POV-Ray : Newsgroups : povray.binaries.images : Vegetation, first test... (WIP) : Vegetation, first test... (WIP) Server Time
5 Nov 2024 16:38:47 EST (-0500)
  Vegetation, first test... (WIP)  
From: benighted
Date: 26 Jul 2006 06:05:01
Message: <web.44c738ba5178888afbb4eed00@news.povray.org>
Hi,

I'm pretty new to POV (Well, I did mess some with it about 5 years ago (You
know the standard RSOCP's and so on =))) and a first time poster on the
forums,   and have been playing around with POV a month or so and love it.

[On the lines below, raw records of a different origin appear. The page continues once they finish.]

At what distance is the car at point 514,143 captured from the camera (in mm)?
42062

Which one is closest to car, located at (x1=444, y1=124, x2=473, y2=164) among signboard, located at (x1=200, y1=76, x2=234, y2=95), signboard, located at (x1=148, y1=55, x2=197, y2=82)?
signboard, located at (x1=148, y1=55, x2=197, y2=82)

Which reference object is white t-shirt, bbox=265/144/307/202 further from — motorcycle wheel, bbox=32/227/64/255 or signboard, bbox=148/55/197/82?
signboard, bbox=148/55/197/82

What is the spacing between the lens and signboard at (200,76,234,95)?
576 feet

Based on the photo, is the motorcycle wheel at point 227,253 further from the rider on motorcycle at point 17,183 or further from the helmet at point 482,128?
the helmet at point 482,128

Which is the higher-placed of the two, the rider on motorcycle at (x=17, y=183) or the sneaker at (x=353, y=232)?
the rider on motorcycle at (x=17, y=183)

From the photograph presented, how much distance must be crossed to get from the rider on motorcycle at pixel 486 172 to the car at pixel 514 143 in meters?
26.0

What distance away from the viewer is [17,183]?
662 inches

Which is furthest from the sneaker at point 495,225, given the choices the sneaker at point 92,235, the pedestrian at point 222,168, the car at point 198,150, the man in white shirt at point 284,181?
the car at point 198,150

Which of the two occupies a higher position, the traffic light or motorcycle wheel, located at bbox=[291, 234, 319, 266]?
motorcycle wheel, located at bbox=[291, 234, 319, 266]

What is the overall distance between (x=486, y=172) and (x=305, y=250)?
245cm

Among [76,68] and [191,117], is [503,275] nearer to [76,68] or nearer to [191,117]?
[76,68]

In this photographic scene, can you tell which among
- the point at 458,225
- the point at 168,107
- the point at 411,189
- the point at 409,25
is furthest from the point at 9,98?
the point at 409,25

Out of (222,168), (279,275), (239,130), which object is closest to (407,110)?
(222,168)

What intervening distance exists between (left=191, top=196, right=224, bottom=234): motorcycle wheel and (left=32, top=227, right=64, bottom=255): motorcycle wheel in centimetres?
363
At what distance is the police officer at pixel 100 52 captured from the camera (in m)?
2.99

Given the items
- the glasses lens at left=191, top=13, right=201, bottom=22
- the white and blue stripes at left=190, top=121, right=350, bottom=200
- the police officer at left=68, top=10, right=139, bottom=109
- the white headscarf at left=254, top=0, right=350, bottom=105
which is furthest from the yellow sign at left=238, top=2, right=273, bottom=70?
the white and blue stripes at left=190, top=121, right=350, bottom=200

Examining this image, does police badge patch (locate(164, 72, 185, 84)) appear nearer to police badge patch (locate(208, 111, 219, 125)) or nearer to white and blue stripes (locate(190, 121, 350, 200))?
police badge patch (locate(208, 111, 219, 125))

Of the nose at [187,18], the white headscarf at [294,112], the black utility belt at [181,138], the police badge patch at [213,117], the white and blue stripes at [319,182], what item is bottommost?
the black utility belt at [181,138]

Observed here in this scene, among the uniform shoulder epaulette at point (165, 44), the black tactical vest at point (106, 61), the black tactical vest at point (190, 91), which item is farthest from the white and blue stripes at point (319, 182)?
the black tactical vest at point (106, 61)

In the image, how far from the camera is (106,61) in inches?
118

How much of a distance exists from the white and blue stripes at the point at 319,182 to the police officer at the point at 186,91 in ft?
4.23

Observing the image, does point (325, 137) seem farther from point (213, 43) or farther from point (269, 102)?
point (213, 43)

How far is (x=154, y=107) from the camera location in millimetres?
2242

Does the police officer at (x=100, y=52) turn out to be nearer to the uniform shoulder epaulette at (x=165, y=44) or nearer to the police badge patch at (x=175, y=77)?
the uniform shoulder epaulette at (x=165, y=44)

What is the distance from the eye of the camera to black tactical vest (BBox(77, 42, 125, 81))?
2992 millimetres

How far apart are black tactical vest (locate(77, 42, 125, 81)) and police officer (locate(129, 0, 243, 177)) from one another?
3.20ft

I got so impressed with Norbert Kern's Vegetation Simulation WIP's so I
thought I had to have a go at it (as I a long time have had a plan to make
some artificial life simulator with a (simple) ecosystem and this was a
first simple step in that direction). So this Sunday i sat down and wrote a
simple program in C++ that does a simulation with 8 species with different
water requirements, growth rates, maximum size and so on. And then added a
export capability that wrote a povray include file with the plants as
objects with size and position and a randomized rotation (to get some
variation within a species as i use the same mesh for all the plants within
a species).

Yesterday night I sat down a hour or so and made these extremly simple
plants only using Gilles Tran's lovely Makegrass macro, and a shrub/tree
just exported from Arbaro, and then let my computer chew on it overnight.
This is the result of this, and I'm pretty pleased with the result, although
it would be nicer if I had more variation on the plants, but this will come
with time.

I will, if I have the time, make the software more user friendly (as it is
now one has to change the source code to change anyting in the program),
and more advanced. And if there is an intrest make it available as a open
source program if it gets good enough and there is a intrest, but no
promises that it will ever get to that point =)...

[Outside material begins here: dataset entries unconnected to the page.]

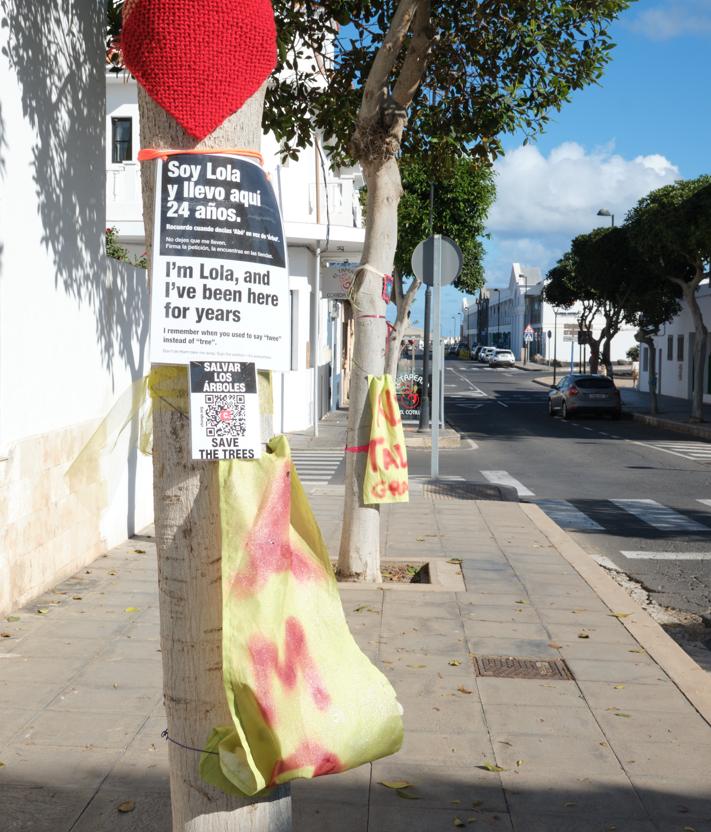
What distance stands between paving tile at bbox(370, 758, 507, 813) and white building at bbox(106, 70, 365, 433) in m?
15.7

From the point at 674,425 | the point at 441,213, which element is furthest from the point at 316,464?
the point at 441,213

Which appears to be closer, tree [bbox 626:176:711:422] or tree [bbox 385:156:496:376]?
tree [bbox 626:176:711:422]

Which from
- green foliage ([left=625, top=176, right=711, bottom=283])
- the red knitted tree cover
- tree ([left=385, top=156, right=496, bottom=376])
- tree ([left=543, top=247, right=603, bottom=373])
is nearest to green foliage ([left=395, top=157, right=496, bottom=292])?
tree ([left=385, top=156, right=496, bottom=376])

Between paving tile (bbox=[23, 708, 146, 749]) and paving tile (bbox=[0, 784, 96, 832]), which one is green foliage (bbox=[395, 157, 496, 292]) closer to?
paving tile (bbox=[23, 708, 146, 749])

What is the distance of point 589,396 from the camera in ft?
103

Some facts about the image:
The simulation in my program took about 1 minute which created 4342 plants,
the parsing time was 16 sec and it rendered in 1h 21m, peak memory used
236MB.. The computer is a Athlon XP 2500+ with 512MB memory..

In the image you can se the species differentiated by colour and height (the
blueish green high plants are water loving, and the darker green really
short
tufts are dry loving, the other species are in between these in size and
colour (and in preference for soil conditions). The surface is just a simple
cosine function in the z direction and the wetness depends on the height of
the surface (low -> wet, high -> dry).

And I would like to thank Norbert Kern for giving a pointer in the right
direction with the link to the article in his post, and his incredible and
inspiring images. And of course all other here in the forums, I hope I can
become just half as good as some of you guys =)..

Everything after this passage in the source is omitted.